Preamble
The example below is part of an introductory lecture on machine learning at the University of Munich. The goal of this project is to create and compare one or several machine learning pipelines for the problem at hand, while conducting exploratory analysis and elaborating the results.
Prepare
For a detailed guide to mlr3 see:
mlr3 book (https://mlr3book.mlr-org.com/index.html)
## 安装与加载所需包
install.packages('mlr3verse')
install.packages('DataExplorer')
install.packages('gridExtra')
library(mlr3verse)
library(dplyr)
library(tidyr)
library(DataExplorer)
library(ggplot2)
library(gridExtra)
Initialize the random number generator with a fixed seed to guarantee repeatability and reduce the verbosity of the logger to keep the output clean.
set.seed(7832)
lgr::get_logger("mlr3")$set_threshold("warn")
lgr::get_logger("bbotk")$set_threshold("warn")
In this example, the authors investigate specific applications of machine learning algorithms and learners for liver disease detection. Therefore, the task is 二元分类
to predict whether a patient has liver disease based on some common diagnostic measures.
Sample data and code to receive: like, read this article, share it to the circle of friends, collect 10 likes and keep it for 30 minutes. Take a screenshot and send the WeChat ID: mzbj0002, or scan the QR code below. 2022 VIP members will receive it for free.

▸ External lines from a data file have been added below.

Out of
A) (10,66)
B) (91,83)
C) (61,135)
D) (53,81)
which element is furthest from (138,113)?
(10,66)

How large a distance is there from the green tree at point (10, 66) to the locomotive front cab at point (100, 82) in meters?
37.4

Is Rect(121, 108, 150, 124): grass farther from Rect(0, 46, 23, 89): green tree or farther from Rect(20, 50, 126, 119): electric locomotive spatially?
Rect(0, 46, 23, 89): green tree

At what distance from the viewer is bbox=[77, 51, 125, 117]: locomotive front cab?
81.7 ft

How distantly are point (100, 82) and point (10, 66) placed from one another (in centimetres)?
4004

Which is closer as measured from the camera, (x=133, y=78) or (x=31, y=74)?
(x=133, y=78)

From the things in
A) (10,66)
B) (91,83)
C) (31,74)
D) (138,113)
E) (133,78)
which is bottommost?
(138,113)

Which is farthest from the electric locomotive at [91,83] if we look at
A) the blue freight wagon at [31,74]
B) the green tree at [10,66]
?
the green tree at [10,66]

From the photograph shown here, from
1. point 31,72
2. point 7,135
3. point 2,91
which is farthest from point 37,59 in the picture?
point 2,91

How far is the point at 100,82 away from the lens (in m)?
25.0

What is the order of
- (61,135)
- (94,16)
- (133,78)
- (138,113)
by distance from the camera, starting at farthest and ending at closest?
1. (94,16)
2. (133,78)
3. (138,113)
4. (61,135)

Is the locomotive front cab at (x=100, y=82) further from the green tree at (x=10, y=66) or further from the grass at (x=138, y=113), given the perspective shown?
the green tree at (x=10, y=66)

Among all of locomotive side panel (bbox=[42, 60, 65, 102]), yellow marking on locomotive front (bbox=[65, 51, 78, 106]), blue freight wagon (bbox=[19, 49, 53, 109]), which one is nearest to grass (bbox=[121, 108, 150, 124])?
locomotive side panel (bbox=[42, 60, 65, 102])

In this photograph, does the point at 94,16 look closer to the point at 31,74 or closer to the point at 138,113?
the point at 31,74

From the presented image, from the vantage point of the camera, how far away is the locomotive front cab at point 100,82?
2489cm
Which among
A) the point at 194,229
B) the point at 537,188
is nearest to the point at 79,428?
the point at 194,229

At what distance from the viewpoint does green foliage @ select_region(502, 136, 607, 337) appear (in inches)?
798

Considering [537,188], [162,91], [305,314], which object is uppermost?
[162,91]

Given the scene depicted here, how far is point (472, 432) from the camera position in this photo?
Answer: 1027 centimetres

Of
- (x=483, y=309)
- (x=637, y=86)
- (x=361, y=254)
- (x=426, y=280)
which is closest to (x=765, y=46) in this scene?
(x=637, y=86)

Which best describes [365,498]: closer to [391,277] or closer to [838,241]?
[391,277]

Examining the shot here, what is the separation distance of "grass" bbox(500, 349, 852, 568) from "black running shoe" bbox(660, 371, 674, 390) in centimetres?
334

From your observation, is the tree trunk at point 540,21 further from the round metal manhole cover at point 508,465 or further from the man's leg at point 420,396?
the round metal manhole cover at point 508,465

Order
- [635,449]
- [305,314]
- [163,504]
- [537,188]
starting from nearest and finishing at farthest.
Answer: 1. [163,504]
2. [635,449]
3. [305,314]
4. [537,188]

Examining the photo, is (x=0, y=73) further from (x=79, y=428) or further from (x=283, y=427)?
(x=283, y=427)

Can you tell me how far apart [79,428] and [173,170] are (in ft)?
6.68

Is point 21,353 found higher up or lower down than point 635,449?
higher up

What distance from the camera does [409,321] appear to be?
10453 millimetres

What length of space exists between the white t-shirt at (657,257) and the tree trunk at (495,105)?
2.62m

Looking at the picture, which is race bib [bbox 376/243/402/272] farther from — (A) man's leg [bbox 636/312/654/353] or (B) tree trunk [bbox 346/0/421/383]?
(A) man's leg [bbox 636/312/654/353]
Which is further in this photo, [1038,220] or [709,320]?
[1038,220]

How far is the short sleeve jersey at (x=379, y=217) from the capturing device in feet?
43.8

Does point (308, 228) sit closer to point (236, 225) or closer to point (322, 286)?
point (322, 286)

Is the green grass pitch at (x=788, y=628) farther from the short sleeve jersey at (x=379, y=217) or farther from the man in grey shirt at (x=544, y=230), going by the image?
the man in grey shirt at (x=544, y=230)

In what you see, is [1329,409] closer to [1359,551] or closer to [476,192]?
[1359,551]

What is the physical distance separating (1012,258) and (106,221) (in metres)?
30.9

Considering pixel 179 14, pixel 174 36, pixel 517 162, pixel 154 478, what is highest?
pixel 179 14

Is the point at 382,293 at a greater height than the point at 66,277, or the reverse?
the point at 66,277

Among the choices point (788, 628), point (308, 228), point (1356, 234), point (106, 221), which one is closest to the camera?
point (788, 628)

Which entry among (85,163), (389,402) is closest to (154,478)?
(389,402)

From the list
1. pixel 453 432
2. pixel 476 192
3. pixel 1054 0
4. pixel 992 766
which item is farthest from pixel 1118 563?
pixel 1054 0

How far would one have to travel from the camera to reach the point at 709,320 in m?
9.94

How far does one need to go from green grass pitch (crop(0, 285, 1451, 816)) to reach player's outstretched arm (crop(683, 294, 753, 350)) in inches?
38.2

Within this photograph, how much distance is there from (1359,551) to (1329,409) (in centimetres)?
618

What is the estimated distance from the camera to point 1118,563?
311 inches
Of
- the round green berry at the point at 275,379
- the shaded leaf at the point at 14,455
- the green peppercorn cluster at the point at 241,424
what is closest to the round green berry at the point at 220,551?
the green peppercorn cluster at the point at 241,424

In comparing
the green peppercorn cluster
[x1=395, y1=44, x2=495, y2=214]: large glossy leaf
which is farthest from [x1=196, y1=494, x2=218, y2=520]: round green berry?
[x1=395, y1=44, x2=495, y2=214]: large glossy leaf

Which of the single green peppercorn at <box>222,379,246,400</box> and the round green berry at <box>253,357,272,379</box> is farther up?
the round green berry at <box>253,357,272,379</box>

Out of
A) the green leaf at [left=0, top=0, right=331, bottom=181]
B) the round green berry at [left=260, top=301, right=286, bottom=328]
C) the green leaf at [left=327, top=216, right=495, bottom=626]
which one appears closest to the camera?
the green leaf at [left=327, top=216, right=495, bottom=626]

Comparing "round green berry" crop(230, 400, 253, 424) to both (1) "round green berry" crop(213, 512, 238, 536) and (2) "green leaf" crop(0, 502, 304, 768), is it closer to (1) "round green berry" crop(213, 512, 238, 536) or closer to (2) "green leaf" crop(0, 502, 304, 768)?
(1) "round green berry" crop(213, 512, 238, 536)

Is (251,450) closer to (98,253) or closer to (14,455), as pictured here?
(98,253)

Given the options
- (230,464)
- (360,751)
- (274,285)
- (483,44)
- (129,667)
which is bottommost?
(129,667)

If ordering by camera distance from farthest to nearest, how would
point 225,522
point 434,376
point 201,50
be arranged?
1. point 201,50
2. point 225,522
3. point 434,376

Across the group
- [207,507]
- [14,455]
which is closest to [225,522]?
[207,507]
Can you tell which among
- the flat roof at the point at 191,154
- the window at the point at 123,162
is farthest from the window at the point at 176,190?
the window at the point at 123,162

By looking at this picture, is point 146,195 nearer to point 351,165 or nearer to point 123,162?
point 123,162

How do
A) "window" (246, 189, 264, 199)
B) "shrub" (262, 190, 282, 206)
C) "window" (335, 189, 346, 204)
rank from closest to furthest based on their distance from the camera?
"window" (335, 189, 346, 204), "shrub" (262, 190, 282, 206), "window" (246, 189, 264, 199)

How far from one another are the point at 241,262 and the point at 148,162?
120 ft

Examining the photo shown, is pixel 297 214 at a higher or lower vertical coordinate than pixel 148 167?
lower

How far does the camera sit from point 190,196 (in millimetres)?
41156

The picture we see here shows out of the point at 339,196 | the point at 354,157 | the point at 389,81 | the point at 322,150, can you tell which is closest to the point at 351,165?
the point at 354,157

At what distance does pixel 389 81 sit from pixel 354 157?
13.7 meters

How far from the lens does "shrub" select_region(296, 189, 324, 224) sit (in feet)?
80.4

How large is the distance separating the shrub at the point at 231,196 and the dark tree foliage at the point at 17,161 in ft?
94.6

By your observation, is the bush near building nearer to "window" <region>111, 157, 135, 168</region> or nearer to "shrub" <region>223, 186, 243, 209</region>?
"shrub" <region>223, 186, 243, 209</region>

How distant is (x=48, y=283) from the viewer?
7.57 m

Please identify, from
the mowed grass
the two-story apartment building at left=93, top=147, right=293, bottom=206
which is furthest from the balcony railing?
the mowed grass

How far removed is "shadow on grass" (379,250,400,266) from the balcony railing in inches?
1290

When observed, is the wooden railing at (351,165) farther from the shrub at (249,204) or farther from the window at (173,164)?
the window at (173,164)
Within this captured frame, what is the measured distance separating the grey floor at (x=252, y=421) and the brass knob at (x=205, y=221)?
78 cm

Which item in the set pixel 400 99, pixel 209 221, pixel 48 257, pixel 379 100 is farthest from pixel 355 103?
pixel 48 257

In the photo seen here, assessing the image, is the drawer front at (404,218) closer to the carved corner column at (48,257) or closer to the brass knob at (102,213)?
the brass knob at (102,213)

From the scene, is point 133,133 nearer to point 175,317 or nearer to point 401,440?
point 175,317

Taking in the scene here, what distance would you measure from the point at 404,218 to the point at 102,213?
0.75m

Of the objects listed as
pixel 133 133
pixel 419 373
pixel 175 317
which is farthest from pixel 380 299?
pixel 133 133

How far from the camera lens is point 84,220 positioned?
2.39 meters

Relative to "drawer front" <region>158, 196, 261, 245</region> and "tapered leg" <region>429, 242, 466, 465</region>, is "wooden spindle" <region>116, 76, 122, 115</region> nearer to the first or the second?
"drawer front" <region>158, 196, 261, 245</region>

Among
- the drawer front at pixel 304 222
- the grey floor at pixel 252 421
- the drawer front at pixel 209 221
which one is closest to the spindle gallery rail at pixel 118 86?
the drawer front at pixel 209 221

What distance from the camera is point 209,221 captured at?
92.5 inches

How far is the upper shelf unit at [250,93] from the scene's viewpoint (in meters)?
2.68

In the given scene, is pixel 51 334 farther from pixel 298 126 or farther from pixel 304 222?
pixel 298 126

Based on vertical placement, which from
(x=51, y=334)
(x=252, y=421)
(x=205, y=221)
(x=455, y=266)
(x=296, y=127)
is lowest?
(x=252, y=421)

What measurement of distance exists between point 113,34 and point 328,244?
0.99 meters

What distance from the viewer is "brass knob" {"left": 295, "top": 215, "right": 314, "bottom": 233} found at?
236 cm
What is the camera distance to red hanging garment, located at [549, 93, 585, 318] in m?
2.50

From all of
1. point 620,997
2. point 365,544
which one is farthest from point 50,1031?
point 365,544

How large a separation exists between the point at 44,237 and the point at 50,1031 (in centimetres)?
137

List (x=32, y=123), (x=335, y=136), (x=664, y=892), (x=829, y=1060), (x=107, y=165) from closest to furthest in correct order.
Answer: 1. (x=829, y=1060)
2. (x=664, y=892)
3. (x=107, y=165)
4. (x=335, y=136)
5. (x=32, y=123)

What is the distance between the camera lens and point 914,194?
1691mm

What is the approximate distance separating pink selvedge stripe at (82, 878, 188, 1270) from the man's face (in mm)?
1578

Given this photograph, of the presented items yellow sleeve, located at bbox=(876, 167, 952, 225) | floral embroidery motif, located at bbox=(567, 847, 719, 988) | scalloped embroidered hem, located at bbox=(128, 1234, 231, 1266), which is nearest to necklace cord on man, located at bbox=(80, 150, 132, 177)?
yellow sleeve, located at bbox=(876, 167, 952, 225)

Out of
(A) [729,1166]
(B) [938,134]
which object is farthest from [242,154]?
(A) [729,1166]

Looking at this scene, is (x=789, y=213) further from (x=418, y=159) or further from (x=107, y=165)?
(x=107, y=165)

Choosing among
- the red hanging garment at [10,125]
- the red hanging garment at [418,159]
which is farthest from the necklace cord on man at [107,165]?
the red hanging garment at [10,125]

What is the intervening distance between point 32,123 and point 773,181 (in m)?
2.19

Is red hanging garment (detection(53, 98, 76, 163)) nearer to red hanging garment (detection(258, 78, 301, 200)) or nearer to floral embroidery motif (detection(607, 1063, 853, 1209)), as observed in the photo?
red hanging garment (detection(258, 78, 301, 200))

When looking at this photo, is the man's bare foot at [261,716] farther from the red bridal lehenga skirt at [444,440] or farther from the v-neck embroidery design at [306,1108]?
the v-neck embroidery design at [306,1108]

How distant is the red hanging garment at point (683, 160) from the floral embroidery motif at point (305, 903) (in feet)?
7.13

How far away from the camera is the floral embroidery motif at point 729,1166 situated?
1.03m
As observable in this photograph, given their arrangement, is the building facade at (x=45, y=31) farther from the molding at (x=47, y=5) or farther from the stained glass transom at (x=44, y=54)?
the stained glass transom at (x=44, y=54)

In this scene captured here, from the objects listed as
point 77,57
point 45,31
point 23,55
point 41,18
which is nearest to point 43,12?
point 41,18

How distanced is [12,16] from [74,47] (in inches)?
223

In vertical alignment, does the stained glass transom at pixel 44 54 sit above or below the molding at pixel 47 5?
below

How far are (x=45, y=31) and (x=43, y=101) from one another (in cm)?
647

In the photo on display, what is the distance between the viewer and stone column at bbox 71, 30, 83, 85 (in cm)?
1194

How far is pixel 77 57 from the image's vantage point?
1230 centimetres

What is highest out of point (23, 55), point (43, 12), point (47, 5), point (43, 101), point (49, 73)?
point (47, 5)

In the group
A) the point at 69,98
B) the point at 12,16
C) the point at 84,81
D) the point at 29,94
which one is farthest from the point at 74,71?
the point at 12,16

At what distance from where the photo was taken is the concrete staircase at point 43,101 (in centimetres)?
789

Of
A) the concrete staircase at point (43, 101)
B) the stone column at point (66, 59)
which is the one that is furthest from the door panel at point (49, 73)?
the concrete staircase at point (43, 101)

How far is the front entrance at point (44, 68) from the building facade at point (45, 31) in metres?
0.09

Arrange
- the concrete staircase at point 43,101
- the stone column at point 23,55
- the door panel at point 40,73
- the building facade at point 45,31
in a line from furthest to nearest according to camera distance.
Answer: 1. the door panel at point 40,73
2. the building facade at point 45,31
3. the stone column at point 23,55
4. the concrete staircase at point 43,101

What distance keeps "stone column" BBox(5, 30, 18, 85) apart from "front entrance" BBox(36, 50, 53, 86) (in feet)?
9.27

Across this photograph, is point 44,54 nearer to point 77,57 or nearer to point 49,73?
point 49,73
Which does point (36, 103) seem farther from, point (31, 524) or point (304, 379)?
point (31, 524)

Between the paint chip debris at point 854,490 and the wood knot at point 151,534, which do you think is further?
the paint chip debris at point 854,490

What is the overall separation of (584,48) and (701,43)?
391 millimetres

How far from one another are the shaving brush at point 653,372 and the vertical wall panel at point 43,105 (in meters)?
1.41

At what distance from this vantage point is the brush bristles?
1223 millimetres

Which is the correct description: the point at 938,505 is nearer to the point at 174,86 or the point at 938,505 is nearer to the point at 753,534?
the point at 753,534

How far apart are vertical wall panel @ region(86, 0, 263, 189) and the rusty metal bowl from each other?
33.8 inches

Canoe Notes 2022 VIP Project
rights and interests:
Sample data and code of all tweets in Canoe Notes in 2022 (including most of 2021).
Canoe Notes Scientific Research Exchange Group .
Half-price purchase
跟着Cell学作图系列合集
(free tutorial + code collection)|Follow Cell to learn to draw a collection of series .
TOLL:
99¥/person . You can add WeChat: mzbj0002
transfer money, or give a reward directly at the end of the article.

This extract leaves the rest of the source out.